Goethe, como escritor, tuvo la inusitada fortuna de conseguir acabar su "obra de toda la vida", Fausto, unos meses antes de morir a los 82 años. Frente a la crónica de tantas obras inacabadas parece que incluso en esto el poeta alemán mostró una extraña capacidad de previsión. Una tarea, desde luego, nada fácil si se tiene en cuenta que vivió literariamente acompañado de Fausto durante más de medio siglo. Pero al final no sólo logró terminar su libro sino que encontró una solución para uno de los más difíciles retos que se puede plantear un autor: ¿cómo encarnar, en efecto, a ese "instante más hermoso" que temerariamente su héroe se exige en el momento de su inicial pacto con el demonio? Pocas veces en la historia de la literatura alguien se había puesto una trampa argumental tan insuperable. A Goethe le costó cinco décadas dar con la solución.

Fausto gozará de su existencia a lo largo de veinticuatro años, tras los cuales perderá alma y cuerpo

Sin embargo, en este riesgo se descubre la envergadura del desafío de Fausto, el peligro de cuya apuesta no estriba tanto en la caída en la nigromancia ni en su desmedida ambición de conocimiento ni en su apetito sensual sino, y muy precisamente, en la invitación que se hace a sí mismo de llegar a un instante de felicidad o, visto desde el otro ángulo, de reposo tras una agitación permanente que, según él mismo ha lamentado, le ha hecho ir del deseo al placer para, rozado el placer, consumirse por el deseo. Al formularlo de esta manera Goethe, desde un punto de vista literario, quedaba sonoramente comprometido.

Lo más interesante es que no lo necesitaba en modo alguno si quería continuar una tradición que, con sus altibajos, tenía ya un par de siglos. El Fausto renacentista más alocado que el suyo, nunca había tenido tanta audacia. A Goethe le hubiera podido bastar la reinterpretación moderna de una figura ya de por sí limítrofe en sus conductas y tentativas. Además, que el personaje Fausto tenía un enorme alcance mítico era algo que habían adivinado bastantes de sus contemporáneos si tenemos en cuenta que en la época del Sturm und Drang, entre 1760 y 1780, se escribieron más de veinte libros sobre el tema.

En repetidas ocasiones Goethe aseguró que en la infancia se había familiarizado con Fausto gracias a los polichinelas y teatros de marionetas, con el dúo del sabio y el diablo haciendo travesuras más o menos bufonescas para regocijo de los niños. Él mismo, luego, nunca olvidó incorporar esa atmósfera de farsa a su drama. Pero Goethe no ignoraba, tampoco, los precedentes trágicos -más bien tragicómicos- en los que se había cimentado la historia literaria de Fausto.

Como ocurre siempre la silueta

ya estaba dibujada en la atmósfera antes de que el nombre empezara a respirar. El Renacimiento, por su propio talante espiritual, debía engendrar necesariamente una leyenda como la de Fausto. Todos los ingredientes estaban dispuestos para alimentarla, y también los hombres. Es suficiente recordar lo que escribían los Leonardo y Paracelso, los Bruno y Bacon, y lo que mitificadoramente se escribió sobre ellos, agigantándolos o demonizándolos, para tener una idea de hasta qué punto, antes o después, pero pronto, se alumbraría una "historia inmortal". Afortunadamente el alumbramiento se produjo con enorme belleza literaria.

[Entradas almacenadas]
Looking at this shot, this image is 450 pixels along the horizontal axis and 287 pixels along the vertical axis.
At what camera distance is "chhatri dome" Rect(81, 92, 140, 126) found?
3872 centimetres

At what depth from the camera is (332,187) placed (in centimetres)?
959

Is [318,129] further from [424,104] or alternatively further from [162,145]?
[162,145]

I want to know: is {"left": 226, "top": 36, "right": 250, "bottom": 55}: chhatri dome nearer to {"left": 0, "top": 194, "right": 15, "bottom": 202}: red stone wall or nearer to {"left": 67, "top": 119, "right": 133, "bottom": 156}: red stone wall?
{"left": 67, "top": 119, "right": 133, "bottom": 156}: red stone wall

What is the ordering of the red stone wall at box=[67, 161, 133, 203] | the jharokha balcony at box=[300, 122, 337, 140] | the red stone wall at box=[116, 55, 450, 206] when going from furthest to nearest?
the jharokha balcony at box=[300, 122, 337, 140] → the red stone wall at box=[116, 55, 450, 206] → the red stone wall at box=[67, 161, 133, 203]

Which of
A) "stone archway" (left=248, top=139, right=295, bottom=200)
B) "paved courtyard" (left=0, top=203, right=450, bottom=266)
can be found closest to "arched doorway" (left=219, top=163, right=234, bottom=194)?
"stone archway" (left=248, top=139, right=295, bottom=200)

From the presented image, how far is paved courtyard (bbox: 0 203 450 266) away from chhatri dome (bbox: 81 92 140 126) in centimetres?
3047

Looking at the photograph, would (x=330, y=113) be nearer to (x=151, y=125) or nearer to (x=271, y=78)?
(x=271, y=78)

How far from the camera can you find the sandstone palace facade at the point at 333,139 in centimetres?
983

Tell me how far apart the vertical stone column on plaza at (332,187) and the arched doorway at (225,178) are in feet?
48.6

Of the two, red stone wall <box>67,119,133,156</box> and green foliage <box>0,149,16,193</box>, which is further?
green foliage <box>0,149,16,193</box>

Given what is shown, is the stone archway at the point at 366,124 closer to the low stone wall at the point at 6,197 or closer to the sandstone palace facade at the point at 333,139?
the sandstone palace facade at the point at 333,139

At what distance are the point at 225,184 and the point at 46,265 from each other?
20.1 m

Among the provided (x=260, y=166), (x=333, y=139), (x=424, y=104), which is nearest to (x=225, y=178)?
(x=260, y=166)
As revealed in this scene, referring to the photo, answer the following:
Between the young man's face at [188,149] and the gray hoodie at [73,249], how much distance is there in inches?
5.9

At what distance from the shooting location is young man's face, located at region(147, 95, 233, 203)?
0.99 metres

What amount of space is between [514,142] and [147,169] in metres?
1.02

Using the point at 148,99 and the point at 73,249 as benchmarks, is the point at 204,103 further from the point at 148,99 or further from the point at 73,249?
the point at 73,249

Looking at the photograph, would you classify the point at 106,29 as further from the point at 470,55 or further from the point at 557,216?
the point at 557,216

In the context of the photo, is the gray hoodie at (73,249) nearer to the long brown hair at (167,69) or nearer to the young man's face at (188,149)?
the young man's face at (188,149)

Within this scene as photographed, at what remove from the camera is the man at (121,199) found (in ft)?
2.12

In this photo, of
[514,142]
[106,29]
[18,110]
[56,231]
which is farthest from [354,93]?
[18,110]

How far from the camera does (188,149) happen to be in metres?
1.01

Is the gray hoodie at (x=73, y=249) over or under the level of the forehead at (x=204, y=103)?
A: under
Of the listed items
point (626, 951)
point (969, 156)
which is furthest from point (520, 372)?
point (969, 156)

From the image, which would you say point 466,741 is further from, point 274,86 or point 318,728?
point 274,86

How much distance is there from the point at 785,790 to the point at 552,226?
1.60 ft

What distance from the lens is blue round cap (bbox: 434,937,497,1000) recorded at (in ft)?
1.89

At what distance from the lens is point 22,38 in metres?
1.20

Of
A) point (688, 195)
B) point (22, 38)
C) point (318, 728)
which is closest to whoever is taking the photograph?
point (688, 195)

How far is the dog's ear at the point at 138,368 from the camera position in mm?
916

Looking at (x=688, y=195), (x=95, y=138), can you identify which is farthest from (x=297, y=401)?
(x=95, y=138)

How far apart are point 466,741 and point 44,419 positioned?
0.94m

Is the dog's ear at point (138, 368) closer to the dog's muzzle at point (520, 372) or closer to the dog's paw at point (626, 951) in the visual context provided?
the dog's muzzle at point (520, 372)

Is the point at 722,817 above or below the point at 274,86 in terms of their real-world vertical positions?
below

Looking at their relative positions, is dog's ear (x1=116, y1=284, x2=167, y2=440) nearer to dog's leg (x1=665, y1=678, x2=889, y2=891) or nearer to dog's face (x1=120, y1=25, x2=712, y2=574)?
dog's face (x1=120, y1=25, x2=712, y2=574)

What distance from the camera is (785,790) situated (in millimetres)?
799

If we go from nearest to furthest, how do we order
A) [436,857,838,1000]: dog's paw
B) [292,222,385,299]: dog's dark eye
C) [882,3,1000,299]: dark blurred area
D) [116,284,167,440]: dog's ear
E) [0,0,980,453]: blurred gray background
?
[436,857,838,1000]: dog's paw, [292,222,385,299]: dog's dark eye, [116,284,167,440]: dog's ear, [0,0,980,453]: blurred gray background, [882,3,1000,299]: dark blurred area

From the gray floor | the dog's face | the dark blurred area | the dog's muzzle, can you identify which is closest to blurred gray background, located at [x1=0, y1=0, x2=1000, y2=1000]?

- **Requisitos**
a) Actualiza todo lo que va desde "ya estaba dibujada" hasta "enorme belleza literaria." en el texto sobre el Fausto de Goethe, sustituyendo "Renacimiento" por "Barroco".
b) Localiza en las entradas cada línea que contenga la cadena "foliage" y cópiala.

- **Resultados en orden**
a)
ya estaba dibujada en la atmósfera antes de que el nombre empezara a respirar. El Barroco, por su propio talante espiritual, debía engendrar necesariamente una leyenda como la de Fausto. Todos los ingredientes estaban dispuestos para alimentarla, y también los hombres. Es suficiente recordar lo que escribían los Leonardo y Paracelso, los Bruno y Bacon, y lo que mitificadoramente se escribió sobre ellos, agigantándolos o demonizándolos, para tener una idea de hasta qué punto, antes o después, pero pronto, se alumbraría una "historia inmortal". Afortunadamente el alumbramiento se produjo con enorme belleza literaria.

b)
Of the two, red stone wall <box>67,119,133,156</box> and green foliage <box>0,149,16,193</box>, which is further?
green foliage <box>0,149,16,193</box>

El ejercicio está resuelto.